Wyeth Bair, James R. Cavanaugh, Matthew A. Smith and J. Anthony Movshon

New York University


At multiple stages in the visual system, neurons can be driven rapidly from near minimum to near maximum firing rate (turned on) or from near maximum to near minimum rate (turned off). We measured the timing of single neuron responses to on-to-off and off-to-on transitions in the LGN, V1, and area MT/V5 of the anesthetized macaque monkey in order to understand how signals which support the on and off states interact at the transition boundaries and how the interactions differ across visual areas and classes of neurons.

Our stimuli were random binary sequences in which either a preferred stimulus (P, which drove the cell maximally) or an anti-preferred stimulus (A, giving minimal response) was shown on each video frame at 100Hz. We also used ternary random sequences which included a neutral stimulus (N). Typically, P was an optimized sine grating, A was counterphase (LGN and V1) or orthogonal to P (V1), and N was mean gray. For direction selective (DS) cells, P moved in the preferred direction, A moved in the opposite direction, and N was static. We tested the center and surround in LGN, the classical receptive field and surround in V1, and DS cells in V1 and MT/V5.

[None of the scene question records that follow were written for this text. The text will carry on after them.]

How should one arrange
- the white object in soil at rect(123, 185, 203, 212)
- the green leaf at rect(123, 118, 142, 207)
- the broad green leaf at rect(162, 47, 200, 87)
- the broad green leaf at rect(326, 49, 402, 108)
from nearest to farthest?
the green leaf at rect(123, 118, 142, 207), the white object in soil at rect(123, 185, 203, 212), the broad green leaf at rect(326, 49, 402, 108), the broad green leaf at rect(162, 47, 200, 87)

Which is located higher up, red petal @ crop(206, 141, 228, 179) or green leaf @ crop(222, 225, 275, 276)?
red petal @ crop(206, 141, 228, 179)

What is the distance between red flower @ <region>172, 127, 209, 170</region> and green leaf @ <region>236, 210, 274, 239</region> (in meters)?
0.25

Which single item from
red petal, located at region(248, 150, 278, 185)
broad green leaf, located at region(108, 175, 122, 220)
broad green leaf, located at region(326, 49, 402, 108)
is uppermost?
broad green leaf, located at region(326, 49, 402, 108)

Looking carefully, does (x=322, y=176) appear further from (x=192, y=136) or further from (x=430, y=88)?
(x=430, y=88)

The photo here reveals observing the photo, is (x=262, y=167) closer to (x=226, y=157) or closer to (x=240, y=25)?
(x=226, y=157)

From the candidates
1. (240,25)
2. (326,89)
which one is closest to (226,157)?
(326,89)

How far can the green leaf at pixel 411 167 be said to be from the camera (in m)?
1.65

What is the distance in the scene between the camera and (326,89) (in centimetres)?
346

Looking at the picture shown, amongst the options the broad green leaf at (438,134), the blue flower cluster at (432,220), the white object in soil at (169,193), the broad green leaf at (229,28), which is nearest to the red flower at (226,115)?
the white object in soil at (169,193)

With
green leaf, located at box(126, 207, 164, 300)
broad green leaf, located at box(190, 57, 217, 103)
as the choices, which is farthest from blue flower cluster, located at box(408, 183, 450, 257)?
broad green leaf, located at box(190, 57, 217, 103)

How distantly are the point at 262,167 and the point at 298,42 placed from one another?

Almost always, the response latency for on-to-off (P-->A) transitions was shorter than that for off-to-on (A-->P) transitions. In particular, the decrease in firing rate for P-->A transitions began sooner than the rate increase for A-->P transitions, and the delay for the A-->P response was often less when A was present longer. With ternary stimuli, the N-->P and N-->A responses showed little or no timing difference for the LGN and for DS cells in V1 and MT/V5. However, for orientation selectivity in V1, the timing asymmetry persisted for N-->P and N-->A responses. Our results are consistent with the notion that anti-preferred stimuli place neurons in a hyperpolarized state, delaying the response when a preferred stimulus is applied. The delay depends on both the duration of A and on the strength of P. An integrate-and-fire model can reproduce the observed latency asymmetry; however, variations in the typical behavior across classes of neurons reveal differences in mechanisms that process different visual features.